Sólo quedaba su gélida mirada… su perversa mirada de hambre.

Cuando Khalil se fue, Liz se obligó a esperar media hora más, antes de sacar la llave de su escondite entre los cojines. La había colocado a su lado y la contemplaba como si fuera una reliquia sagrada. Pero al igual que cualquier regalo del divino, sólo le mostraba sus propias carencias y miedos.

¿Adónde iría? Había pasado todas las noches de su muerte en aquel lugar… en su apartamento… encadenada. Tendría que encontrar un nuevo refugio en donde esconderse del sol… pero Khalil se había llevado su dinero.

—Piensa, Liz, piensa —al principio, su propia voz le resultó extraña, pero le obligó a regresar a la realidad, a pensar por sí sola. Khalil no había encontrado la llave de su caja de seguridad. Allí guardaba dos mil dólares… todo el dinero que había ahorrado, prometiéndose que sería para una escapada romántica, para preparar algo espontáneo cuando el hombre perfecto… sí el hombre perfecto… entraba en su vida.

Elizabeth rió en voz alta, dolorosamente. Ya no viviría ningún romance de cuento de hadas ni realizaría ningún viaje apasionado, nunca iría con su amado a Grecia ni a Egipto.

—Dios mío, Egipto no —volvió a reír… de hecho, no podía parar de reír. Y entonces empezó a sollozar, pero se detuvo de inmediato, enfadada consigo misma, secándose las lágrimas y lamiendo la sangre de sus manos antes de darse cuenta de lo que estaba haciendo.

»Piensa —se repitió, obligándose a calmarse. Respiró profundamente e intentó no advertir la extraña sensación que notaba cuando el aire entraba en sus pulmones. Echó una ojeada al reloj: ya había perdido demasiado tiempo. Había desperdiciado demasiado tiempo aquella noche, divagando… y demasiado tiempo durante las últimas semanas, al estar indefensa.

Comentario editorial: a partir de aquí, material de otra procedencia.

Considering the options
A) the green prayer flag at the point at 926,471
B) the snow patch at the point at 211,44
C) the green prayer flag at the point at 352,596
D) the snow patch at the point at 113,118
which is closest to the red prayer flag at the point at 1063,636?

Cogió la llave y abrió las esposas que encerraban sus muñecas izquierda y derecha. A continuación, las de los tobillos. Al levantarse del sofá, sintió un arrebato de miedo… estaba segura de que Khalil regresaría en cualquier momento. Se abalanzó hacia su escritorio (su poderoso y sólido Sleipnir había vuelto a ser digno de toda su confianza) y abrió uno de los cajones laterales. Khalil no había descubierto el diminuto falso fondo de ese cajón. Sólo había dos objetos planos ocupando aquel espacio: una carta que contenía las únicas palabras cariñosas que su padre había decidido escribirle y la llave de su caja de seguridad. Cogió ambas cosas y se las metió en el bolsillo.

Se detuvo para echar un vistazo al apartamento y sintió un agudo dolor en su corazón. A pesar de los estragos que había causado Khalil, en aquel lugar seguía habiendo demasiadas cosas suyas: sus libros, sus cuadernos, sus herramientas. ¿Cómo podía dejarlo todo allí? Sin embargo, no tenía elección. Quizá el hecho de haber sido encarcelada en su propia casa le había resultado útil de alguna forma: si no se hubiera sentido aterrorizada y maltratada, nunca se hubiera obligado a dejar todo aquello que fue su antigua vida.

Con decisión, Elizabeth se encaminó hacia la puerta.

Pero cuando iba a introducir la llave el primer cerrojo, éste empezó a girar, aparentemente por voluntad propia… aunque en verdad lo hacía una llave utilizada desde el otro lado.

Retrocedió aterrorizada mientras los cerrojos se iban abriendo, de uno en uno, y la puerta se abría.